One path that so many black middle-class home buyers have followed from Chicago’s South Side in recent years ends just off Lincoln Highway, past the entrance to the Newbury Estates subdivision in Matteson.
The subdivision, about 30 miles from the Loop, represents only part of a much greater migration to the south suburbs from 2000 to 2010. In all, Chicago’s black population declined by about 181,000 people, or 17 percent, in that period, according to recently released figures from the 2010 census. The rapid contraction of the black population was the main driver of the city’s overall population loss of about 200,000 in the last decade, a fact noted by Rahm Emanuel in his mayoral inauguration speech in May.
“No great city can thrive by shrinking,” Mr. Emanuel said. “The best way to keep people from leaving is to attract the jobs that give them a good reason to stay.”
But many left despite having good jobs in the city.

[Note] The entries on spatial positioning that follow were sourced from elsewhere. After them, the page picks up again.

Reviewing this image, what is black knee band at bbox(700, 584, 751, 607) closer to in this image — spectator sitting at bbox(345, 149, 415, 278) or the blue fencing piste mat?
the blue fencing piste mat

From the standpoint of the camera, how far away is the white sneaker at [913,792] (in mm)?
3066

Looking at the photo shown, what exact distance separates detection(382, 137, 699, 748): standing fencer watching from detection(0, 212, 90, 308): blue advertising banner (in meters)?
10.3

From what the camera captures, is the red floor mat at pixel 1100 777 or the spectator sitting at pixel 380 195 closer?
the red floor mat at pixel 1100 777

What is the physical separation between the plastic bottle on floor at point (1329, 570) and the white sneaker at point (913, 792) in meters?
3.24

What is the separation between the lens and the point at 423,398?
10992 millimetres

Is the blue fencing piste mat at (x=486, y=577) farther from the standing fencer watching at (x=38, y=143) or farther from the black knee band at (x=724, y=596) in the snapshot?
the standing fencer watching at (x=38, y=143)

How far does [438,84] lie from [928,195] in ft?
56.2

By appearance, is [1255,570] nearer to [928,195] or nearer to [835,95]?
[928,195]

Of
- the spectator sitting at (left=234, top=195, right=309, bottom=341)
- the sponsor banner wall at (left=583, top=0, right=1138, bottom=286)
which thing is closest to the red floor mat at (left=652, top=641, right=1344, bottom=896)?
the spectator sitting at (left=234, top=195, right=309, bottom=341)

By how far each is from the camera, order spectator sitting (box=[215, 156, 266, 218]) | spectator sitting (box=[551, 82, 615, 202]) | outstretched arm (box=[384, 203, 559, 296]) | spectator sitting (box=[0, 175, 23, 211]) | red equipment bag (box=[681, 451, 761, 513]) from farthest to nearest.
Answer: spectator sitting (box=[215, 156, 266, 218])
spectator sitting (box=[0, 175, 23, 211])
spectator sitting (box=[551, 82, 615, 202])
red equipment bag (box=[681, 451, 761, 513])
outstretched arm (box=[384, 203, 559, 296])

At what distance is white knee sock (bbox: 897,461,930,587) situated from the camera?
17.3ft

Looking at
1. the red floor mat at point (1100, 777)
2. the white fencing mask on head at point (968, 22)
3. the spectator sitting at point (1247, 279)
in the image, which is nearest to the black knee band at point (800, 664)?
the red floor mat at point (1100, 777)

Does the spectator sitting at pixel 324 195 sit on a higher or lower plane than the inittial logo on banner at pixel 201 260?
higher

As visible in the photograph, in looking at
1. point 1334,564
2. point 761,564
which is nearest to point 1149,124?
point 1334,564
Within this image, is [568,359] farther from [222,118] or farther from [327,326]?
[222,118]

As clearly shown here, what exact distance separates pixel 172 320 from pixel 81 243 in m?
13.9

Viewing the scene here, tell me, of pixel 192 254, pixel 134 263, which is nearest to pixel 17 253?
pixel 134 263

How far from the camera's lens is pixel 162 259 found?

Although the census data does not indicate where those who left Chicago ended up, the new population figures show that Matteson recorded the largest numerical increase in blacks of any city in the Chicago area.

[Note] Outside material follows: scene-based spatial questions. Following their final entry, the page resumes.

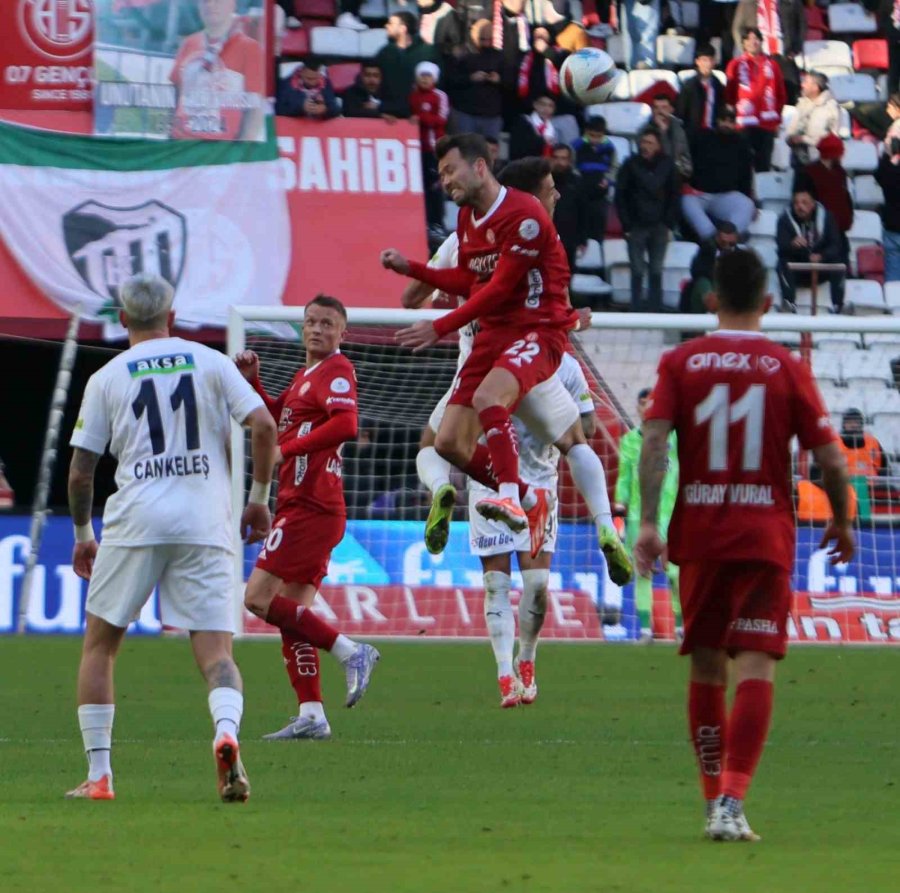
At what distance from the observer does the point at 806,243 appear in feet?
74.3

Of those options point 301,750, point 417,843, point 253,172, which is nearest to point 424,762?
point 301,750

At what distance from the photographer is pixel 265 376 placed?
59.3 feet

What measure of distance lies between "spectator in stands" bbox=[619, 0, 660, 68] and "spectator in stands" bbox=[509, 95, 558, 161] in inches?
123

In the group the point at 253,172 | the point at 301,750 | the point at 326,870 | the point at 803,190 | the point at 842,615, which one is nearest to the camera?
the point at 326,870

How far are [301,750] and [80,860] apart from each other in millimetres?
3388

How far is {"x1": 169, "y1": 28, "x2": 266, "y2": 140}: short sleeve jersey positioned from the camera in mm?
20312

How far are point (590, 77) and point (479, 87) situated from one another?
2554 mm

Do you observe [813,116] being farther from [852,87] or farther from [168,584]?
[168,584]

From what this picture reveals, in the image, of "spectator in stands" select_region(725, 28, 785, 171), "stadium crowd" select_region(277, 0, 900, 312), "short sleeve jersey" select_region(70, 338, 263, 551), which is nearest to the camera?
"short sleeve jersey" select_region(70, 338, 263, 551)

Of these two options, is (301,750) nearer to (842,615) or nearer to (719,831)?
(719,831)

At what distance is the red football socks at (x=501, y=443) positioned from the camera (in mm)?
10180

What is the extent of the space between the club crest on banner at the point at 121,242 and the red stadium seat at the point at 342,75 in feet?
12.5

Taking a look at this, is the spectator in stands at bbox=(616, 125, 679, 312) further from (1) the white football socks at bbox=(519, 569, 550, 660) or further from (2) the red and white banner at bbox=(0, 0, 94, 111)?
(1) the white football socks at bbox=(519, 569, 550, 660)

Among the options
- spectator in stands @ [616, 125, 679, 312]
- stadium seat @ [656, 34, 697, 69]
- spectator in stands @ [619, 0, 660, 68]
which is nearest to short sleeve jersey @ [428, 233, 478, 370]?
spectator in stands @ [616, 125, 679, 312]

This is a pattern repeated almost everywhere in the US, and the people involved in suburbanization would probably think that is really as a type of "smart" growth. One person interviewed by the Times talked about the fact that the old neighborhood in Chicago was like a shooting gallery every night. It's smart to get out of there if you can. But it also raises important questions about the adaptability of older cities in the face of the suburban transition (part of the overall urban evolution). The roles and functions of inner cities have been changing for a long time, and some cities have done better than others in realizing this and adjusting to it.